Mr. Parrikar said the government had recovered ₹300 crore in dues from mining companies. He said, “The Shah Commission report was based on a survey carried out using hand-held gadgets. If I had said the loss is ₹100, how could I have recovered ₹300 crore? Losses are caused because of the difference between ore extracted and ore exported. The value of the ore is not a loss to the government. The loss is of the royalty on the ore extracted.”

Mr. Parrikar, who headed the Public Accounts Committee as the Leader of the Opposition in 2011, said, “The PAC report stating a loss of ₹3,500 crore to ₹4,000 crore to the government is correct.” BJP leaders had then marched to the then President Pratibha Patil’s office and claimed that Goa had suffered a loss of ₹25,000 crore owing to illegal mining.

Mr. Parrikar said, “Some losses are being tackled by the Special Investigation Team [of Goa Police]. Many people are absconding. They have just disappeared from the scene. The SIT has filed a charge sheet in eight cases. The SIT and a team of chartered accountants [deployed by State government to estimate theft of royalty] will formulate the total loss figure, which according to me is between ₹3,500 and ₹4,000 crore.”

Chief Minister, who also holds mining portfolio, said that the Shah Commission had said mining companies had shifted the lease boundaries and appropriated 580-odd hectares of land. He, however, said that a detailed survey by the State government revealed that the mining companies encroached on only 10 hectares of land.
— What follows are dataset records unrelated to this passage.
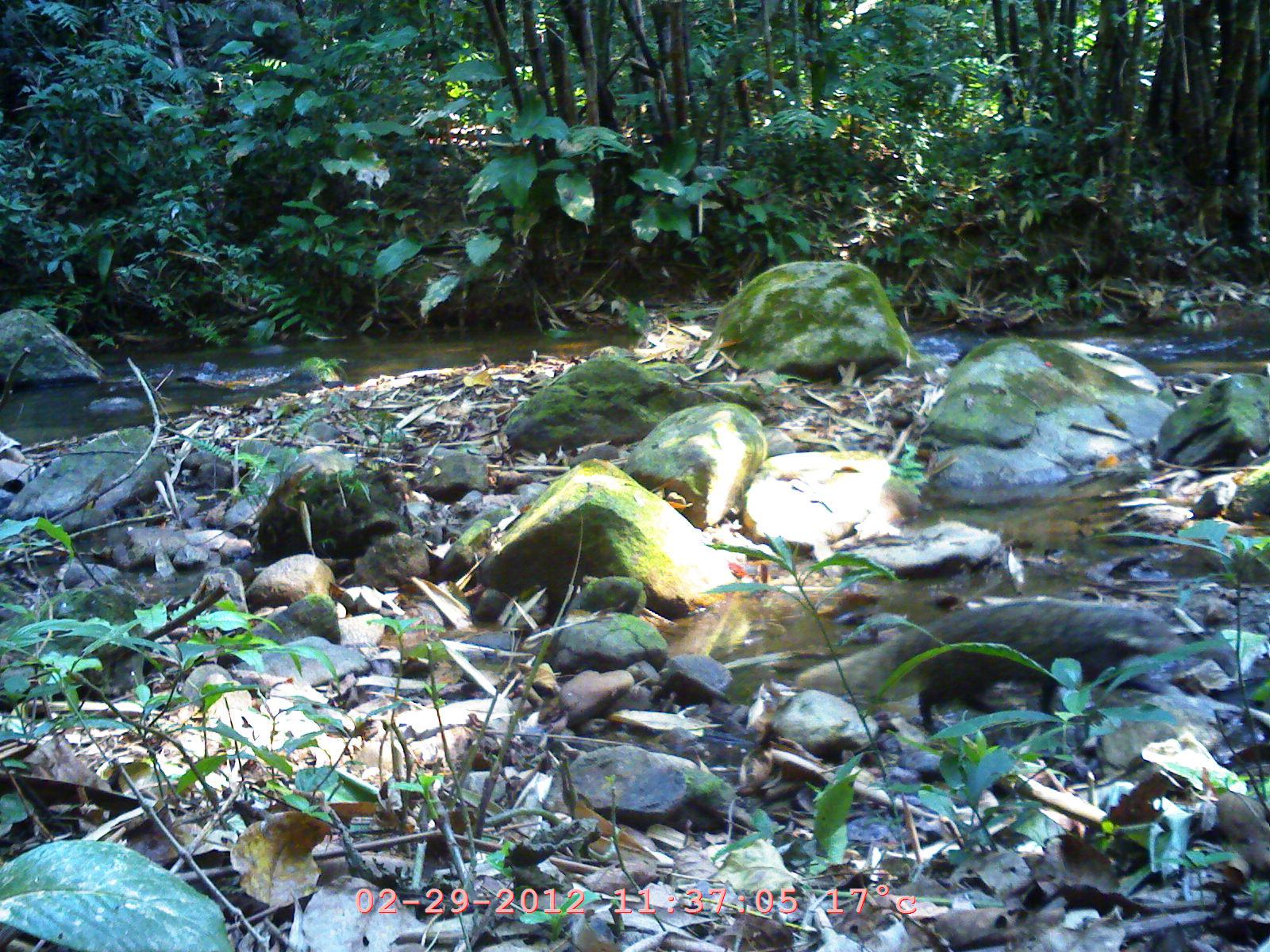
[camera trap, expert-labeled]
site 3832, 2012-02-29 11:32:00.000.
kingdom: Animalia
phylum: Chordata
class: Mammalia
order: Carnivora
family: Herpestidae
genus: Urva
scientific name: Urva urva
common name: crab-eating mongoose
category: herpestes urva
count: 1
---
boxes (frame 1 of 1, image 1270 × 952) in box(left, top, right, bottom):
herpestes urva: box(796, 598, 1184, 735)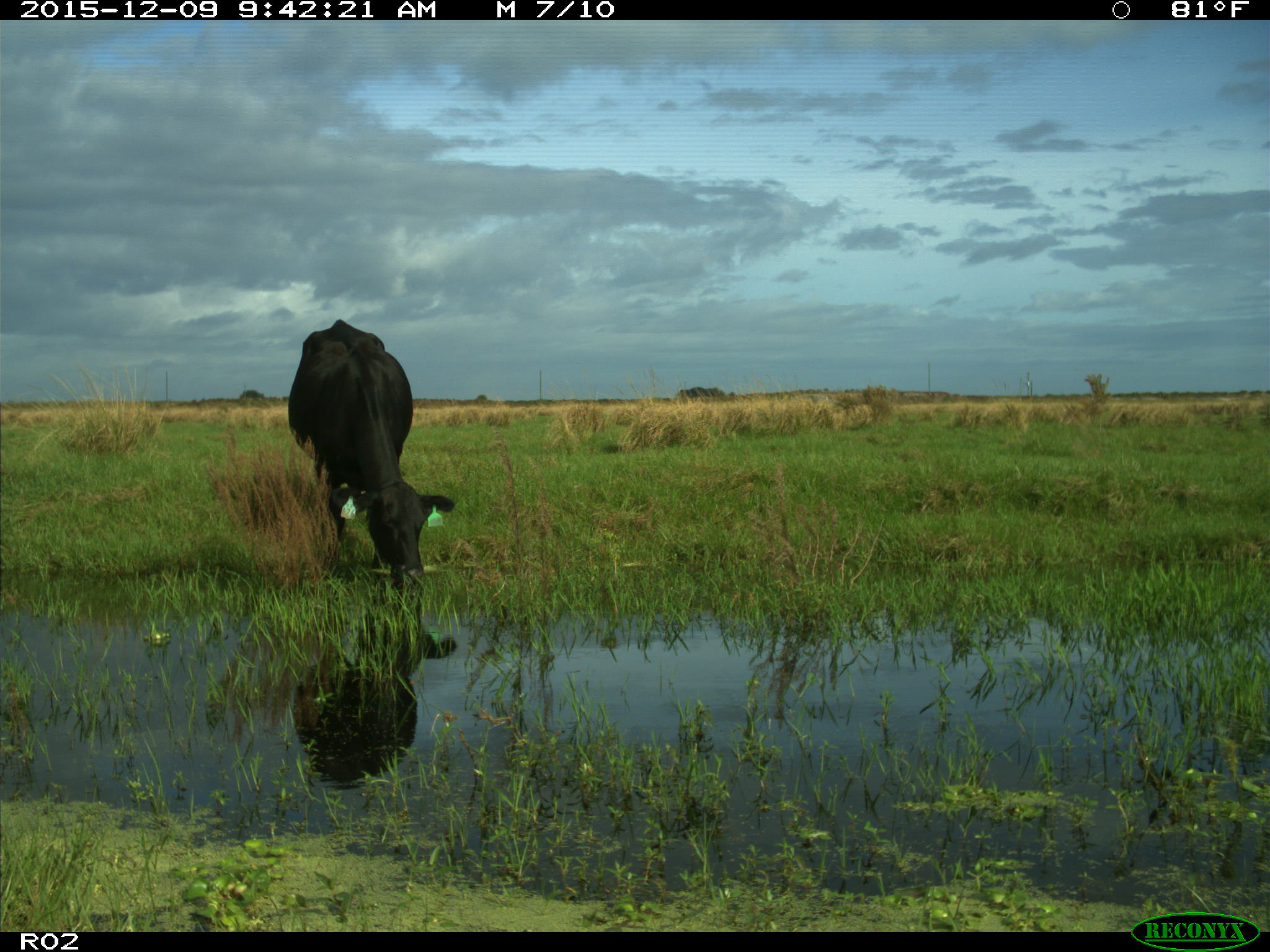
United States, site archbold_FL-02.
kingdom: Animalia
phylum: Chordata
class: Mammalia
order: Artiodactyla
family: Bovidae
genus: Bos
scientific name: Bos taurus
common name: domestic cow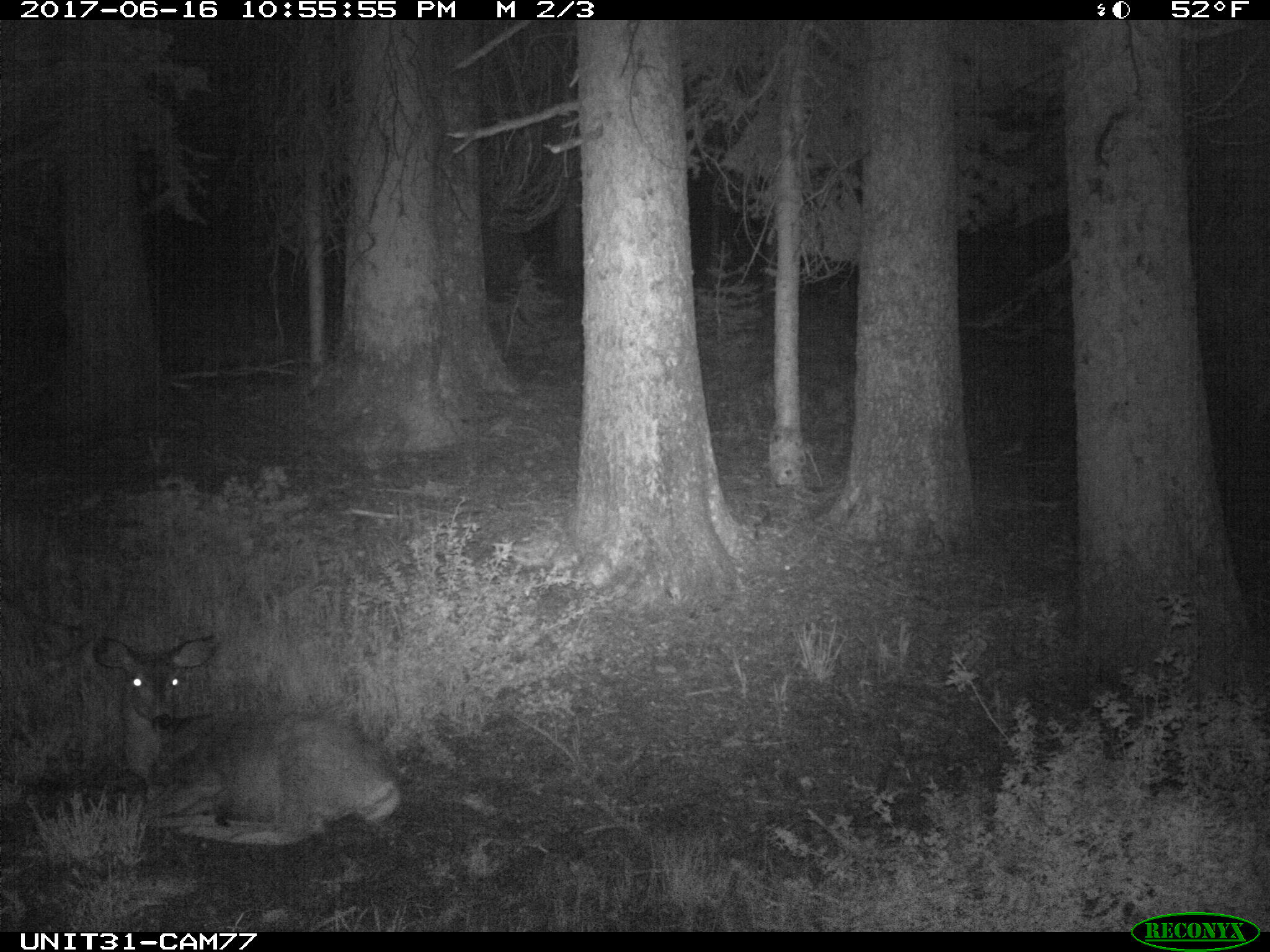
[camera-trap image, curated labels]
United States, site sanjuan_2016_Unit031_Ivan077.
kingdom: Animalia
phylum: Chordata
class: Mammalia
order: Artiodactyla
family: Cervidae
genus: Odocoileus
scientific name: Odocoileus hemionus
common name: mule deer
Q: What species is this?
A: Odocoileus hemionus (mule deer).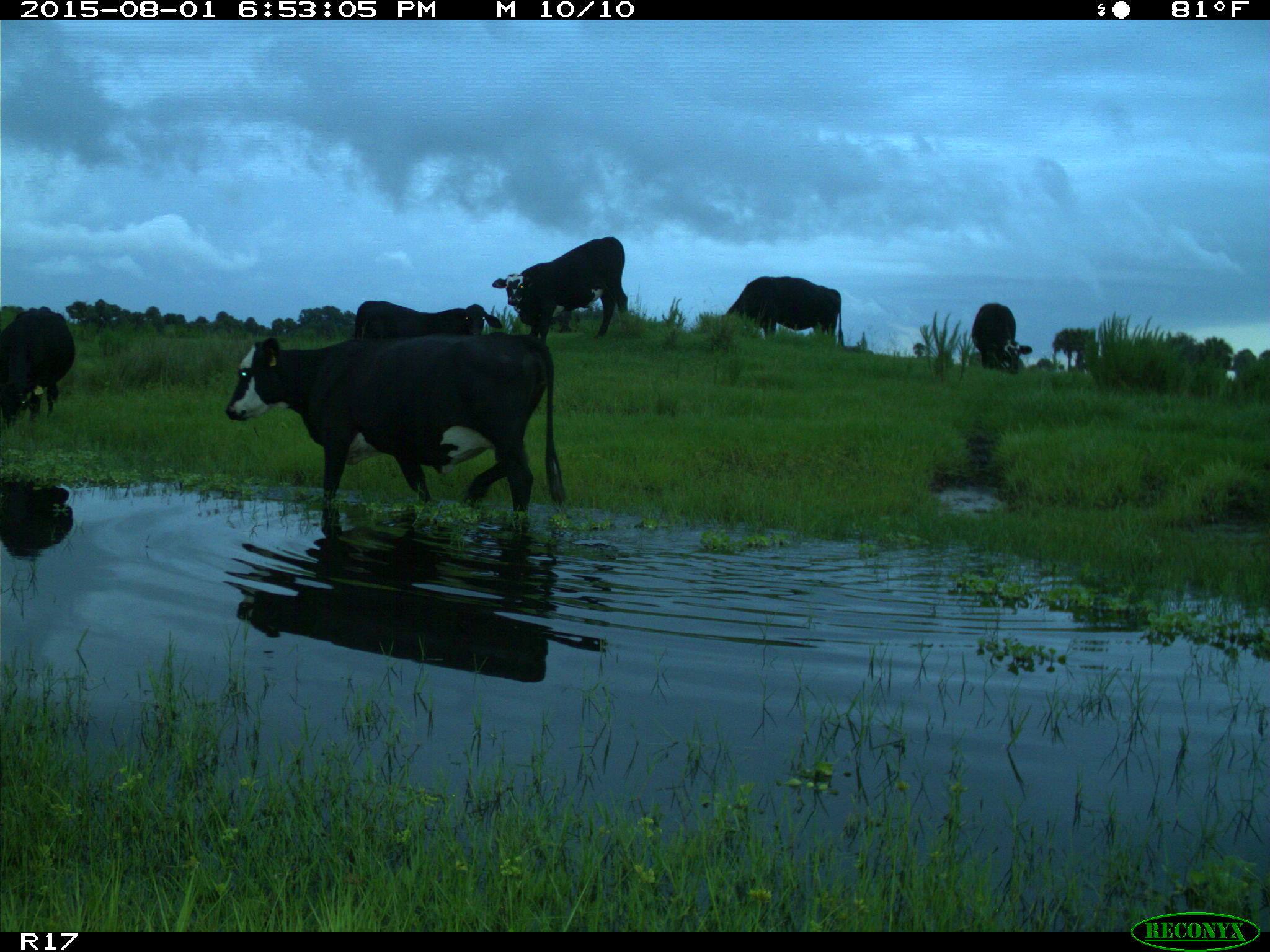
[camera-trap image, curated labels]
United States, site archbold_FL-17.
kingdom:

Mr. Parrikar told the Assembly that early resumption of mining, which was banned in February, was one of the top priorities of the government. The Supreme Court had cancelled 88 mining leases and banned extraction and transportation of iron ore from March. It also directed the State to re-issue mining leases that had been renewed inappropriately.

He also said that the ban had not affected the State treasury as the contribution of the mining sector to Goa’s Gross Domestic Product was only 5% in 2018, in comparison with the 18% in 2012.